Switzerland's fourth-largest bank, ZKB, has launched bitcoin trading and custody services, reflecting growing institutional support.

The bitcoin network's hashrate hit a new all-time high of 746 EH/s on September 3rd, reflecting strong network security and long-term investment in bitcoin infrastructure.

ETC Group analysts suggest that looser Fed policy and global macro trends signal a bullish outlook for bitcoin, with easing monetary policy expected to boost the dollar-exchange rate.

HOW BITCOIN WORKS

Learn one key idea about bitcoin each week. This week:

The Layered Money framework

In his book Layered Money, Nik Bhatia presents a framework for understanding the evolution of money through a layered hierarchy.

Bhatia explains that, historically, economies operated on a layered pyramid like structure where the top layer consisted of the form of money that is nobody’s liability – often gold. Lower layers represented various liabilities against base money, such as bank notes and deposits. This layering helps explain how modern monetary systems, which have become increasingly abstract and complex, are structured.

In the past, gold served as the top layer of money because it was free from counterparty risk. Lower layers, like paper money or bank deposits, were promises to redeem the upper-layer money. U.S. Treasury bills and bonds replaced gold at the top as the world shifted to a dollar-based system. Bhatia explains how bitcoin, which, like gold, is nobody’s liability, has formed the basis for a second money pyramid completely outside the current system.
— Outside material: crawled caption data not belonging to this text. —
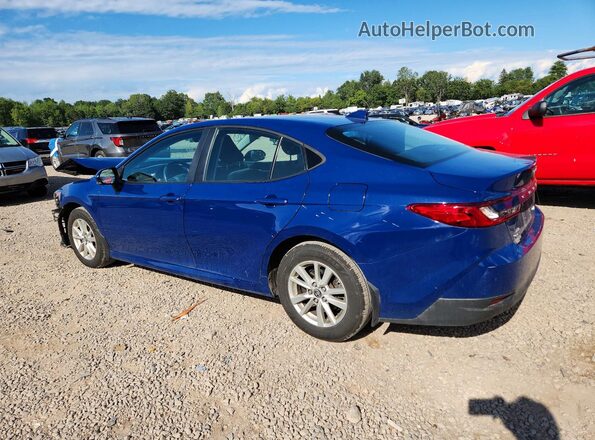 4T1DBADK6SU015168 2025 TOYOTA CAMRY Blue Հետևի ձախ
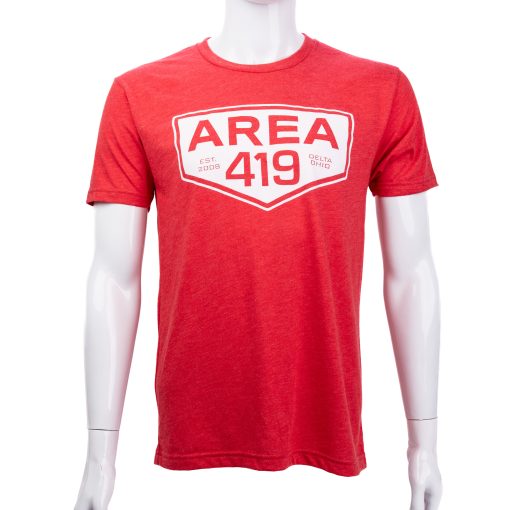 Red Logo Tee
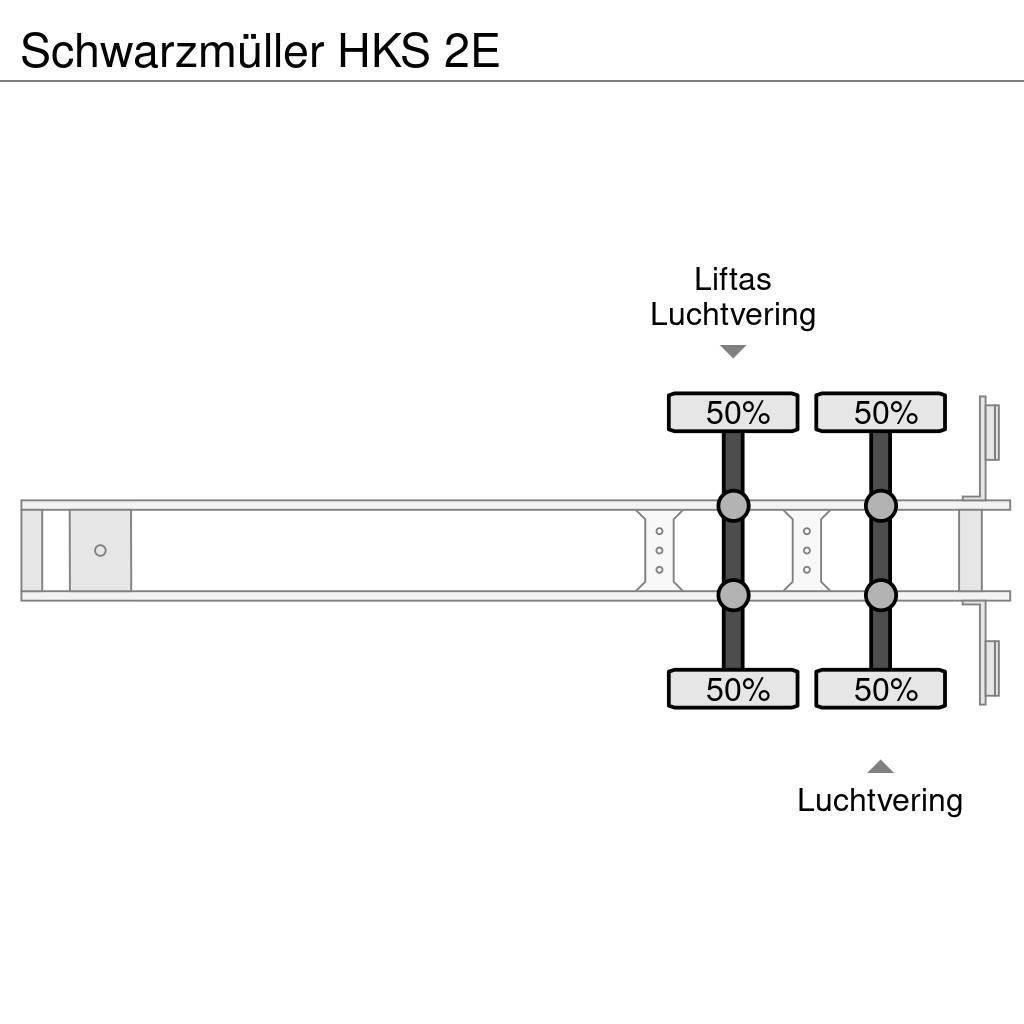 Schwarzmüller HKS 2E Kiper poluprikolice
The layered money framework reveals how our current system relies on trust in issuers like central banks and commercial banks and how bitcoin, as an immutable and decentralized currency, can function at the highest level of the monetary hierarchy. This structure helps explain the increasing role bitcoin could play in a future, more stable financial system.

COIN CHECK

Which modern nation was the first to formally adopt a gold standard?

  1. United Kingdom

  2. Netherlands

  3. France

  4. Germany

Check your answer at the end of the page.

FROM THE MEME POOL

ANSWER

  1. United Kingdom. See this article for an in-depth overview of the gold standard’s history.